The essential ingredients to this explanation are:

  1. A physical "system" which evolves in and whose "events" happen in some space $\mathcal{U}$ (ordinary Euclidean 3-space or Minkowsky spacetime, for example); in physics this space is always a linear (wontedly it's Minkowsky spacetime) space wherein stuff happens: let's call $\mathcal{U}$ the "scene" of where stuff we want to talk about happens;

  2. A connected Lie group $\mathfrak{G}$ which represents the co-ordinate transformations the a system can undergo: in physics these are all linear transformations $\mathcal{U}\to\mathcal{U}$ of the scene $\mathcal{U}$. Wontedly in physics, $\mathfrak{G} = SO^+(1,3)$ (the identity connected component of the Lorentz group comprising all rotations and boosts of "physical space", sometimes called the "proper, orthochronous Lorentz group" (proper = unimodular determinant =1, i.e. "does not invert space" and orthochronous = does not switch the time direction) or the Poincaré group;

  3. A cover of $\mathfrak{G}$; this is almost always (I've never seen it not so) the universal cover $\tilde{\mathfrak{G}}$ of $\mathfrak{G}$ as explained in my article "Lie Group Homotopy and Global Topology" on my website here;

  4. A vector space $\mathcal{V}$ which can be, for example, a quantum state space, possibly infinite dimensional and its group $GL(\mathcal{V})$ of linear endomorphisms, i.e. bijetive, linear maps $\phi:\mathcal{V}\to\mathcal{V}$. Informally, $GL(\mathcal{V})$ is the group of invertible matrices acting on $\mathcal{V}$. Most importantly: this space is different from the physical "scene" $\mathcal{U}$. The scene is $\mathcal{U}$ spacetime all around us, the state space $\mathcal{V}$ is a Hilbert space of quantum states. And, actually, although we talk about a "linear" state space $\mathcal{V}$, we're a bit sloppy: sure, all quantum states are linear superpositions of the basis for $\mathcal{V}$ but they are always of unit magnitude: the probabilities of a measurement's "collapsing" the state into one of the basis vectors must all sum up to one - "we have to end up in some state". So, if we're being precise, we take heed that we are actually talking about the unit sphere within $\mathcal{V}$ as the state of quantum states. This state space is very different in character from spacetime, where there is no obligation for 4-positions of events to be unit magnitude;

  5. Representations $\rho : \mathfrak{G}\to GL(\mathcal{V})$, $\tilde{\rho}:\tilde{\mathfrak{G}}\to GL(\mathcal{V})$ of both $\mathfrak{G}$ and its cover $\tilde{\mathfrak{G}}$, respectively. Recall that a representation of a Lie group $\mathfrak{G}$ is a homomorphism from from $\mathfrak{G}$ to $GL(\mathcal{V})$, i.e. a transformation that "respects the group product" so that, given $\gamma,\,\zeta\in\mathfrak{G}$, we have $\rho(\gamma\,\zeta)=\rho(\gamma)\,\rho(\zeta)$. And, as discussed above, the linear transformations of the form $\rho(\gamma),\,\tilde{\rho}(\tilde{\gamma}) \in GL(\mathcal{V})$ for $\gamma \in\mathfrak{G}$ and $\tilde{\gamma} \in\tilde{\mathfrak{G}}$ must be unitary so that the transformed quantum states stay normalised. So we can see that $GL(\mathcal{V})$ is very different from $\mathfrak{G}$ or $\tilde{\mathfrak{G}}$: Lorentz boosts most assuredly are not unitary! We say that $\mathfrak{G}$ or $\tilde{\mathfrak{G}}$ "act on the state space $\mathcal{V}$ through the respresentations $\rho$, $\tilde{\rho}$".

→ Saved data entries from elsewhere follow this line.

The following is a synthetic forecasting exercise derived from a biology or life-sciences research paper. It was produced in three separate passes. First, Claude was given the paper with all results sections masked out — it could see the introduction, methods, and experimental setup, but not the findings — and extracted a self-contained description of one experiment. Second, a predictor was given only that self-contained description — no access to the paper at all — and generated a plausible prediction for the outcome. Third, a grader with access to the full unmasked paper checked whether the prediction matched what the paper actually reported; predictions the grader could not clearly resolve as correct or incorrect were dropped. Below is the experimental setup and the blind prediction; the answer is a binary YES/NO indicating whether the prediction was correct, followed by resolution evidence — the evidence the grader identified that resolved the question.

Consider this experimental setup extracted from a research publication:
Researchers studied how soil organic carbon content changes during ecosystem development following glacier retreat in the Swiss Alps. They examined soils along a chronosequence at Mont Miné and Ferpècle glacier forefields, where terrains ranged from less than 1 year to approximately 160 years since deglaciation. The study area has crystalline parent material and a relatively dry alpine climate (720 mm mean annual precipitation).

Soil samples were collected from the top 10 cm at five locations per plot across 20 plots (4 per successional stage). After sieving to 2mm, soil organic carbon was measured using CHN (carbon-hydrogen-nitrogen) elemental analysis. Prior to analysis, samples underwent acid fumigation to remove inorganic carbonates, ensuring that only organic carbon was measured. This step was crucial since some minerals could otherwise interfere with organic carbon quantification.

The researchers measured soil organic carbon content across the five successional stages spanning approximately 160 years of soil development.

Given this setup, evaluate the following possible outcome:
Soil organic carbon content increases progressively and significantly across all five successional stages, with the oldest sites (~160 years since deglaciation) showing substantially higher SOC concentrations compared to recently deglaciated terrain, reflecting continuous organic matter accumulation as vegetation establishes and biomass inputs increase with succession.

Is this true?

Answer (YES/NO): NO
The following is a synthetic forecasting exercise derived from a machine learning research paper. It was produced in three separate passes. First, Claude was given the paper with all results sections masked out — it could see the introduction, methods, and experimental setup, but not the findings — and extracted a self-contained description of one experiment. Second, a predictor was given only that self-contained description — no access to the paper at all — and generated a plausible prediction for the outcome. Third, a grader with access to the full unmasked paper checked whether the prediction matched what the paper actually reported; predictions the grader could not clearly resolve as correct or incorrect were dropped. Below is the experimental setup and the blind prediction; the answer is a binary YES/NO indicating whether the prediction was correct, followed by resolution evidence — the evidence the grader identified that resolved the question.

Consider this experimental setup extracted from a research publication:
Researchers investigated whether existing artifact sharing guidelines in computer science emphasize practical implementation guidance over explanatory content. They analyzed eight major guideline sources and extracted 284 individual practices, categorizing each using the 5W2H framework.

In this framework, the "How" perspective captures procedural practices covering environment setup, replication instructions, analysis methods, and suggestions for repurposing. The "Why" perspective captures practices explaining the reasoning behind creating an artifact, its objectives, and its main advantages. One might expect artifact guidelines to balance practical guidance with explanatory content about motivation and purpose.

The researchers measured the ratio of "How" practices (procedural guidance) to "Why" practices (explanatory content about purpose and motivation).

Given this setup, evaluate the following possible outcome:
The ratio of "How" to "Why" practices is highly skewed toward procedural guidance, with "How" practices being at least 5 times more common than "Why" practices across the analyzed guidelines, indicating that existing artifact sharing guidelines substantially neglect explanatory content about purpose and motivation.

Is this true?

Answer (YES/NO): YES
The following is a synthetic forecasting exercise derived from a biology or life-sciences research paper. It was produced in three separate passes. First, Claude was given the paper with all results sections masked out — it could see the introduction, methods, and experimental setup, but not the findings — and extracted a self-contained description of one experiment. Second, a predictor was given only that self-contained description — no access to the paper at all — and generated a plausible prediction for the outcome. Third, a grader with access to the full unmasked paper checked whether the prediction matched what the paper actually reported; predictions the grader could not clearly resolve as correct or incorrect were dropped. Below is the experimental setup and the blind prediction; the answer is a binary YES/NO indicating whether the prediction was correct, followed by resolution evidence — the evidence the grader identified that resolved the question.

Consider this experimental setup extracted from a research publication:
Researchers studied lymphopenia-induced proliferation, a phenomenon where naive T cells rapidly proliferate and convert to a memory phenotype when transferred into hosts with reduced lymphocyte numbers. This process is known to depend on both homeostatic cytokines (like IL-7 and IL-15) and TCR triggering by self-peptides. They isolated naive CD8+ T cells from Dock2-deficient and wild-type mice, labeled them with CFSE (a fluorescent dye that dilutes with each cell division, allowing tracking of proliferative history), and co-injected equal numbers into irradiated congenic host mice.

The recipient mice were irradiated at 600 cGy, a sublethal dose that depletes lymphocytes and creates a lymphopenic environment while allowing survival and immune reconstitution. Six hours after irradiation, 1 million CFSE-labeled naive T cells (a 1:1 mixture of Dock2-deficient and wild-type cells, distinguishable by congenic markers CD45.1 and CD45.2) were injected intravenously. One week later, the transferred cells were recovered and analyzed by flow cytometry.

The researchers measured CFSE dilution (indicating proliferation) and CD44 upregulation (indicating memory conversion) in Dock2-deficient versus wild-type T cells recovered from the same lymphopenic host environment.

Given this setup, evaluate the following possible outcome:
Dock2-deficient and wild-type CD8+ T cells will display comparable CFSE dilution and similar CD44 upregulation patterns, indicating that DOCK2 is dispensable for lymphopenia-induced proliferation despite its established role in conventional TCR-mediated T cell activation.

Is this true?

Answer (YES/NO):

I'm using here more of the mathematician's description of a representation, because here (i'm not always so fussed) I believe it is clearer than the physicists because we need to take heed that there are two different classes of representations in our discussion: those whereby the group of co-ordinate transformations $\mathcal{G}$ act on the state space $\mathcal{V}$ and those whereby its cover $\tilde{\mathcal{G}}$ acts on $\mathcal{V}$.

Baking Instructions: Wigner's Theorem and Why Covers Are Interesting

Why are we interested in covers at all? After all, elements of $\tilde{G}$ are not the "physical" co-ordinate transformation. This is where we meet our baking oven for our ingedients: Wigner's theorem. Clearly, when our scene $\mathcal{U}$ undergoes a co-ordinate transformation, then the transformations wrought on the quantum state has to preserve inner products in the quantum state space so that the state stays properly normalised. From this assumption alone, i.e. one does NOT have to assume linearity, Wigner proved that the when the scene $\mathcal{U}$ undergoes a "symmetry" (a Lorentz transformation), the state space must undergo a "projective homomorphism" $\sigma$, i.e. if $\gamma,\,\zeta$ are two Lorentz transformations, then the state space transformation corresponding to their product is:

$$\sigma(\gamma\,\zeta) = \pm \sigma(\gamma)\,\sigma(\zeta)\tag{1}$$

The fact that we don't get exactly a homomorphism is why we are interested in covers: the image of the representation $\tilde{\rho}(\tilde{\mathfrak{G}})$ (recall that this is a group of unitary operators in $GL(\mathcal{V})$ acting on the state space) of the cover $\tilde{\mathfrak{G}}$ contains both the transformations that fulfill the genuine $+$-sign homomorphism in (1) (which are simply unitary operators in the image $\rho(\mathfrak{G})$ of the co-ordinate transformation group $\mathfrak{G}$) AND those that flip the sign. So if we allow representations of the cover, we get every possible unitary transformation (even without an assumption of linearity - this automatically follows) that can be wrought on the state space $\mathcal{V}$ when the scene $\mathcal{U}$ is transformed.

Here's the punchline.

Quantum states that transform by the transformations belonging to the image $\rho(\mathfrak{G})$ of $\mathfrak{G}$ under the genuine homomorphism $\rho$ are called vectors.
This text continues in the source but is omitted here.